INPUT DATA
* * * * *
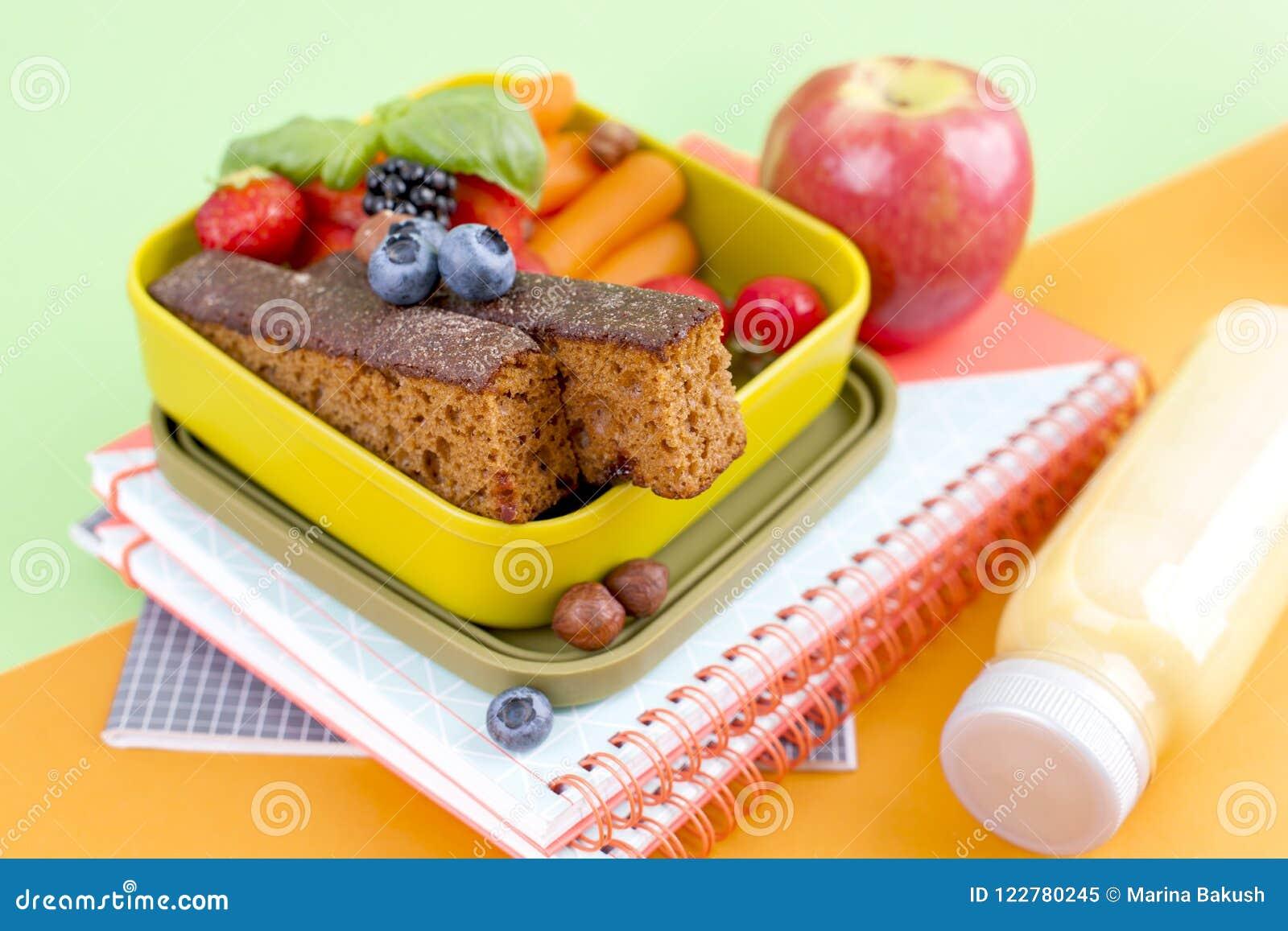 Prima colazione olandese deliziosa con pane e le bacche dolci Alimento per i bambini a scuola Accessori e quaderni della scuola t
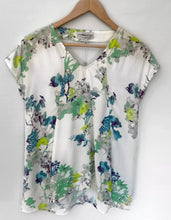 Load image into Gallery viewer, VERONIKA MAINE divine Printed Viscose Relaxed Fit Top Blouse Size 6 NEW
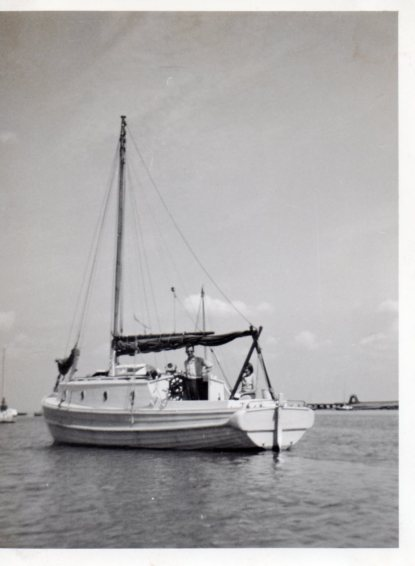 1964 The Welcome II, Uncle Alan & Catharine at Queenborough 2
* * * * *
TASK DIRECTIONS
Copy out the lines above unchanged. Skip the images.

PROBLEM SOLUTION
 Prima colazione olandese deliziosa con pane e le bacche dolci Alimento per i bambini a scuola Accessori e quaderni della scuola t
 Load image into Gallery viewer, VERONIKA MAINE divine Printed Viscose Relaxed Fit Top Blouse Size 6 NEW
 1964 The Welcome II, Uncle Alan & Catharine at Queenborough 2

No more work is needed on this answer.